◆ Document extract ◆
◇ ◇ ◇ ◇ ◇ ◇ ◇

Save SMILES (have translated to lists of symbol ID) to file 'OdorCode-40 Pretrain_smiles_list'

In [None]:
pretrain_smiles_list = []

no=0
for smiles_str in Pretrain_SMILES_STR_LIST:
  smiles = smiles_str2smiles(smiles_str)
  pretrain_smiles_list.append(smiles)

  no += 1
  if no%100000==0 :
    print(no)
  elif no%10000==0 :
    print(no,end=' ')

#----------------- 保存 --------------------
import pickle

f = open('CHEMBL/OdorCode-40 Pretrain_smiles_list', 'wb')
pickle.dump(pretrain_smiles_list, f)
f.close()
print('Saved pretrain_smiles_list')

# make input and target SMILES for 2-encoder model
Change canonical SMILES (input) to at most 5 different SMILES (targets) by using 'Chem.MolToSmiles(mol, rootedAtAtom)'.

◇ ◇ ◇ ◇ ◇ ◇ ◇

◆ Brief ◆
List every call to print in the code of the notebook excerpt above, copying each call with its arguments.

◆ Listed records ◆

◇ ◇ ◇ ◇ ◇ ◇ ◇

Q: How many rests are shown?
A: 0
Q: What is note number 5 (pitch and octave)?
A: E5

◇ ◇ ◇ ◇ ◇ ◇ ◇

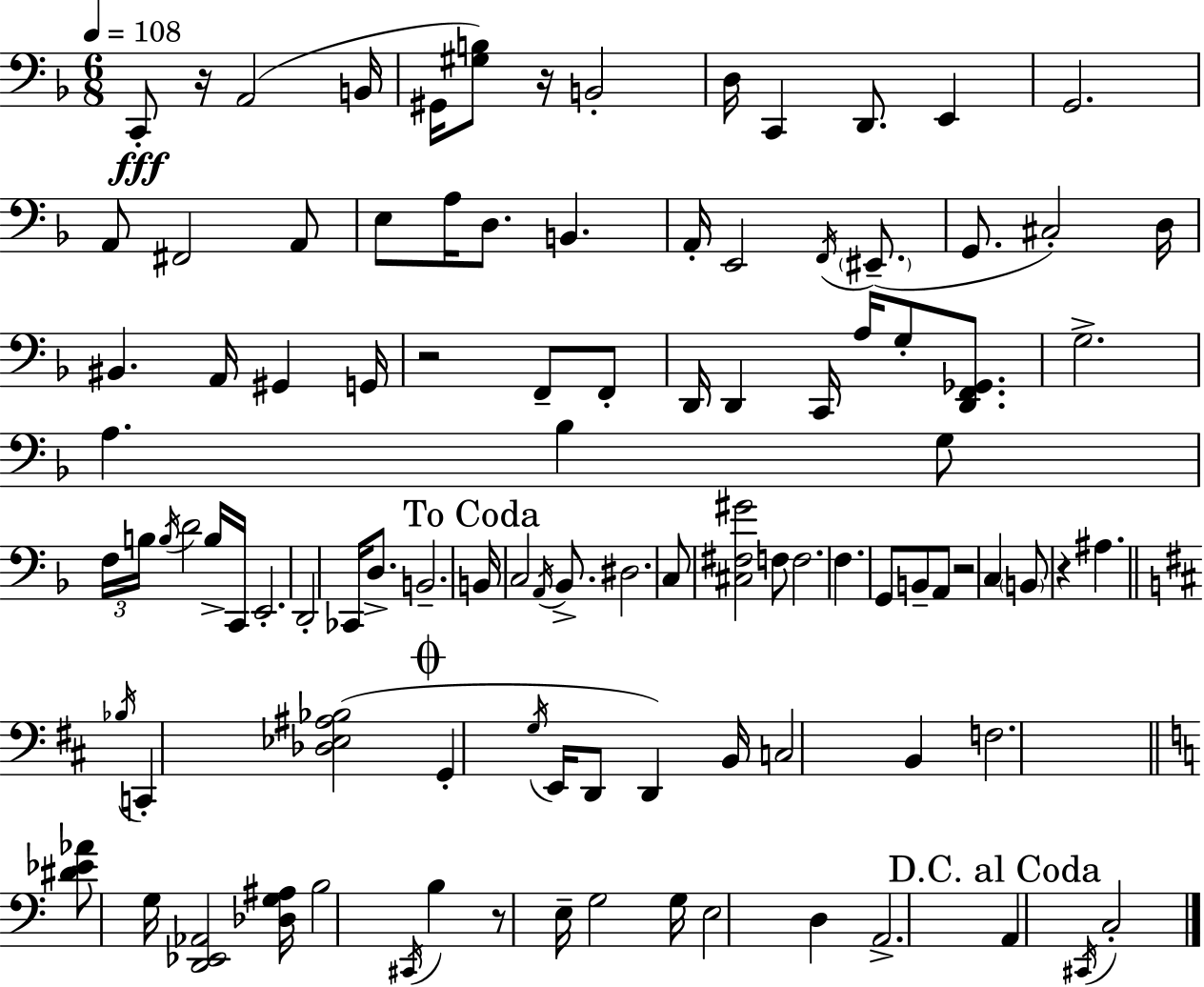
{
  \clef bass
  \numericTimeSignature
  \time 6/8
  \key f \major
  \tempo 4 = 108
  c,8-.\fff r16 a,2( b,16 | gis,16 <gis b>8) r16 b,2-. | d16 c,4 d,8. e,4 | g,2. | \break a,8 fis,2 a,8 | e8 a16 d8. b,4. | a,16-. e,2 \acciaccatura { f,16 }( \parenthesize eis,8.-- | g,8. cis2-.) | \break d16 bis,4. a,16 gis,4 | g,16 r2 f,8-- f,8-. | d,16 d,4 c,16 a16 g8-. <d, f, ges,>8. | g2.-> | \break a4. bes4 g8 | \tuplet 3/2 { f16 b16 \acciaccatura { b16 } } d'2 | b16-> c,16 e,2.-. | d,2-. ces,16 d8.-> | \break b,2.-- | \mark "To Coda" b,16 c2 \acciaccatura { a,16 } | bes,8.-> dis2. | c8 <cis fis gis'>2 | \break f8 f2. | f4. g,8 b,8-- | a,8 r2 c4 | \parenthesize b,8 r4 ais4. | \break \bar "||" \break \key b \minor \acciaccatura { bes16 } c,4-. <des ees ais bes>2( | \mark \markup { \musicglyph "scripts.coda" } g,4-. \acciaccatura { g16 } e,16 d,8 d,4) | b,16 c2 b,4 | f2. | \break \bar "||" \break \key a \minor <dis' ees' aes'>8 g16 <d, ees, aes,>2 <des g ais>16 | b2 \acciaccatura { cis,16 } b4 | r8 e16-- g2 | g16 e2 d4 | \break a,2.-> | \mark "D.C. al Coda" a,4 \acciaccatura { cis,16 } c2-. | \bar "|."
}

◇ ◇ ◇ ◇ ◇ ◇ ◇

◆ Solution to the exercise ◆
print(no)
print(no,end=' ')
print('Saved pretrain_smiles_list')